[Start DOCUMENT TEXT]

An MIT Alumni Association Publication

The idiom “wet behind the ears” may be a good way to describe new MIT students because, thanks to several  MIT traditions, students spend their first few days on campus getting soaked.

Many people know about the swim test that first-year students take during orientation, but soon after students dry out, it’s time for another wet MIT tradition—the water war. The annual water war is an official part of Residential Exploration (REX) that began at MIT in the early 2000s. The war pits east campus against west in a battle on Killian Court that combines water balloons with student ingenuity.

The war is a carefully orchestrated event. With the help of the Dormitory Council, REX chairs help to coordinate the event each year. Henry Shackleton and Yanisa Techagumthorn, REX chairs from East Campus, explain that scheduling can actually the most challenging part of the war. “Finding a time for the water war can be hard—there’s a lot of events during REX. But once it’s on the schedule people start to prep,” says Techagumthorn. This prep includes filling balloons, designing catapults, building duck chariots, and creating a contraption known as Hurricane Fred—a long plastic dumpster turned water hose built by East Campus students.

[End DOCUMENT TEXT]

WHAT THIS EXERCISE ASKS:
A. Pull out every line in the records that contains the word "trunk", copying each one in full. Case counts, so match only that exact capitalization.
B. Please carry on the article about MIT's water war, starting after its last sentence.

[Start EXERCISE INPUTS]

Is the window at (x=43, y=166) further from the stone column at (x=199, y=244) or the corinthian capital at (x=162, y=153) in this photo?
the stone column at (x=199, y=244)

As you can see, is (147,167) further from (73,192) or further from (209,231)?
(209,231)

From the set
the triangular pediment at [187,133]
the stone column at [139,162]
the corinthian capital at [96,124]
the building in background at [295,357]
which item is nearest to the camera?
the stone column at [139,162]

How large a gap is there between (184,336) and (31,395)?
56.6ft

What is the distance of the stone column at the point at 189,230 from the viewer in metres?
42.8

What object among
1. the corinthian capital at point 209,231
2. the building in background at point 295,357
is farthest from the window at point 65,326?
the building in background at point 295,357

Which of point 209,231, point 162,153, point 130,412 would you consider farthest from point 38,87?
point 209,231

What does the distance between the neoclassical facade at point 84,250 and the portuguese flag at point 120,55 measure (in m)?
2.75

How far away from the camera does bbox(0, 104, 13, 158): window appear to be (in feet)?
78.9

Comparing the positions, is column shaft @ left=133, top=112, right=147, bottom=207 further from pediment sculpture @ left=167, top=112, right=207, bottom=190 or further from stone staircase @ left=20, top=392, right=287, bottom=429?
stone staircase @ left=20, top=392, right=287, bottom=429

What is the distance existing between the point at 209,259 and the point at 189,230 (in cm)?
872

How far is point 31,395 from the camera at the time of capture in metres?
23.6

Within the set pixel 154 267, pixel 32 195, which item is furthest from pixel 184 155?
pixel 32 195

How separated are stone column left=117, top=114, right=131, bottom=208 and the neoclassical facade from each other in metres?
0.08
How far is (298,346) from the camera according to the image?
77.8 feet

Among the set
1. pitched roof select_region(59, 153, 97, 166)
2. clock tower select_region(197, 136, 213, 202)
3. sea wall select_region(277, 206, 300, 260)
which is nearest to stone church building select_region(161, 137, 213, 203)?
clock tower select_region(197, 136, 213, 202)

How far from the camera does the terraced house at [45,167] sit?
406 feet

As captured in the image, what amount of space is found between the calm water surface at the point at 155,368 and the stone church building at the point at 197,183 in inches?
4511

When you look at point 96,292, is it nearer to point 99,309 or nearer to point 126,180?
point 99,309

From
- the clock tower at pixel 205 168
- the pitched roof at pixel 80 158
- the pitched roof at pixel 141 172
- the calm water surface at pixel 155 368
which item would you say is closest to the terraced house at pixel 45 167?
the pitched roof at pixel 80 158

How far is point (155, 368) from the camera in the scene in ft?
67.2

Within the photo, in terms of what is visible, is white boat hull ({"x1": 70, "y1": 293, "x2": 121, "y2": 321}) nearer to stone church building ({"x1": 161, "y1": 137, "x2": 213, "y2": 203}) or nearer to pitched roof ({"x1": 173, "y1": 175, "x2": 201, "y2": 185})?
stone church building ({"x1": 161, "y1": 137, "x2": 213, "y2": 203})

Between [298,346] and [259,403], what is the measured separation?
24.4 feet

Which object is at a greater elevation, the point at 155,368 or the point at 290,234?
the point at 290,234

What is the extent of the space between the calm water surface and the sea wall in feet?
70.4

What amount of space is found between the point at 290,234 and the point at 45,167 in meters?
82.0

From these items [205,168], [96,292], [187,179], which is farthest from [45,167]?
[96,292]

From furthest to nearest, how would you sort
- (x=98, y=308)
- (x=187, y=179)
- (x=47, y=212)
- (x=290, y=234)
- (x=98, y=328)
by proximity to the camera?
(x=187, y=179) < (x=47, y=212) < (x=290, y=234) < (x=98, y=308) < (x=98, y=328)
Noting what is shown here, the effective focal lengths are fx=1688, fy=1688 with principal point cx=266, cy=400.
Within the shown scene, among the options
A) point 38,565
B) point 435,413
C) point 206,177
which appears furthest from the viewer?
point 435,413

[End EXERCISE INPUTS]
[Start EXERCISE INPUTS]

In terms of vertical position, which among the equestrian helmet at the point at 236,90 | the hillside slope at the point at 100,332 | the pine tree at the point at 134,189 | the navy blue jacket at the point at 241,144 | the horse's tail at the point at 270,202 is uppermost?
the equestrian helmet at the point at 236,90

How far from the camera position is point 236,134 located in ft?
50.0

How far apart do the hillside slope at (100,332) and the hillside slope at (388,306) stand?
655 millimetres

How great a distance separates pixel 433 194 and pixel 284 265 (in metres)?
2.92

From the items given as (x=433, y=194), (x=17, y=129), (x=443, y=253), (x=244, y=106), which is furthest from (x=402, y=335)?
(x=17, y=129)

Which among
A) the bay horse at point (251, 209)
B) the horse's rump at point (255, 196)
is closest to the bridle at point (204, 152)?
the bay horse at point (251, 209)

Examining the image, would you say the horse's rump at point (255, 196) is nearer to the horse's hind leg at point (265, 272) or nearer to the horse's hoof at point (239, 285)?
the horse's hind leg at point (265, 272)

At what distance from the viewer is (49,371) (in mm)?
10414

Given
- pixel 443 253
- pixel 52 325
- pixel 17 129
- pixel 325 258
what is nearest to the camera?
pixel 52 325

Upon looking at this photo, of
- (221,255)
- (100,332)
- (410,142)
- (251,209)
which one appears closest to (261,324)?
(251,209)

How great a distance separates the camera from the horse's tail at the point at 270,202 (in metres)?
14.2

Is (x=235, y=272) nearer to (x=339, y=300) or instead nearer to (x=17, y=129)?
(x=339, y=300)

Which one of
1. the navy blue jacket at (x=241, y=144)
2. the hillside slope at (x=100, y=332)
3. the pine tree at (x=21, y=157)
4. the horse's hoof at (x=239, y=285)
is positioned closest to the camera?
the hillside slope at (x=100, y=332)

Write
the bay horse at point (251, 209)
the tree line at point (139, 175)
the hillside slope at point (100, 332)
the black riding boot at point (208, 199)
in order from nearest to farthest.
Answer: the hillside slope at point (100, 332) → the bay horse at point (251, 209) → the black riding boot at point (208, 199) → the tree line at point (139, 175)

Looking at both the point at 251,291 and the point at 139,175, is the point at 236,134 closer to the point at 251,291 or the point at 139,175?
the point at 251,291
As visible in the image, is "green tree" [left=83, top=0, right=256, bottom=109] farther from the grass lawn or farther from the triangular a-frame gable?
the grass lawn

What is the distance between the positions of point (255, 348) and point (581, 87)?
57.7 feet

[End EXERCISE INPUTS]
[Start EXERCISE INPUTS]

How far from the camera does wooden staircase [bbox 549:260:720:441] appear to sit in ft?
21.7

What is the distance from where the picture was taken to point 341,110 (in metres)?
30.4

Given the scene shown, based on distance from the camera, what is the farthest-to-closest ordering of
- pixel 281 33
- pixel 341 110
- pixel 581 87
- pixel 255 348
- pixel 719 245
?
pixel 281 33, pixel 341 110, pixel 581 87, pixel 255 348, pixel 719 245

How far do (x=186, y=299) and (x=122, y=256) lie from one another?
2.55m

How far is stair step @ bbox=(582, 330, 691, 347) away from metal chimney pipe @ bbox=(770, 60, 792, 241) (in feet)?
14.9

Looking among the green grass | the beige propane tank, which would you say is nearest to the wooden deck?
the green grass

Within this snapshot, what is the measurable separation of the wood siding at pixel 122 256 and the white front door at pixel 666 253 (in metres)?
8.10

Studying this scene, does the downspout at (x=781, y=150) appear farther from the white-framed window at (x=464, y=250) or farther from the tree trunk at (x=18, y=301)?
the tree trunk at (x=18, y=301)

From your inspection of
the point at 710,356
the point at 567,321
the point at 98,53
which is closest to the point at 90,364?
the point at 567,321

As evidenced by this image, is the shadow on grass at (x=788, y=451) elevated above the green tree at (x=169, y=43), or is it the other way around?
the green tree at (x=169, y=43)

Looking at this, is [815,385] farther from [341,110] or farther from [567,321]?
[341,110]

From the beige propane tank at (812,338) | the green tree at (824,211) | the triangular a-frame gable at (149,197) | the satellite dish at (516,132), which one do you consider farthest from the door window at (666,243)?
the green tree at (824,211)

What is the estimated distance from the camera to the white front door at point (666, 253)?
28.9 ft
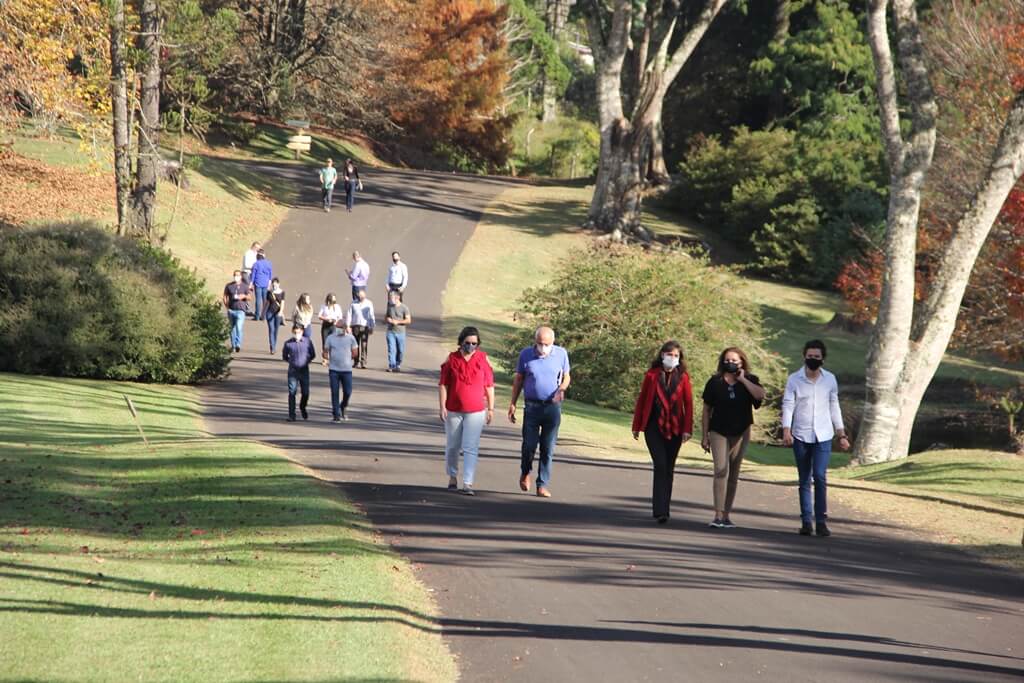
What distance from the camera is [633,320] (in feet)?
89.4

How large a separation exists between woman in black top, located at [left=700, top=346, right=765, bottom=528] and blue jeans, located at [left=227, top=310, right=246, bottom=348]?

[End EXERCISE INPUTS]

OUTPUTS IN ORDER:
A.
Studying this scene, does the downspout at (x=781, y=150) appear farther from the white-framed window at (x=464, y=250) or farther from the tree trunk at (x=18, y=301)?
the tree trunk at (x=18, y=301)

B.
Photo: David Bragdon '62

While almost every dorm participates in the war, Shackleton and Techagumthorn say the biggest showing each year comes from East Campus, Next House, and Simmons. “But East Campus always wins,” Shackleton laughs. With serious equipment like water hoses, it’s no surprise that the war usually doesn’t last more than 10 minutes before being called—but it does include some great pageantry. “We usually give a dramatic speech to assemble to troops at the dorm,” Shackleton says. Once all dorms arrive at Killian Court, REX chairs from east and west campus meet in the middle of the court, shake hands, and announce a start to the war. Despite the intensity, the water war comes with some battlefield reunions. “You might see people you haven’t seen all summer. You say, ‘Hi,’ and throw a water balloon at them,” Techagumthorn says.

While the war is for current students, a small audience forms around it each year. David Bragdon ’62 caught the East Campus crew preparing for the war and was intrigued. “He saw what we were doing and followed us down to the war,” explains Techagumthorn. “I was embedded with the troops,” Bragdon says. This embed gave a him a front row seat at how the war ended earlier this year. “At the end, peace broke out with all of us chanting ‘MIT, MIT, MIT!’ It was very moving,” he says

While the water war is friendly combat, Techagumthorn says there are a few casualties each year—in the form of brass rats. “We get a ton of emails about people losing theirs,” she says. Despite the potential ring loss, the war has a big appeal to students new and returning. “I love the water war. It was the first time in my freshman year that I got a sense of some sort of community. It’s a great tradition that I’ve enjoyed,” Shackleton says.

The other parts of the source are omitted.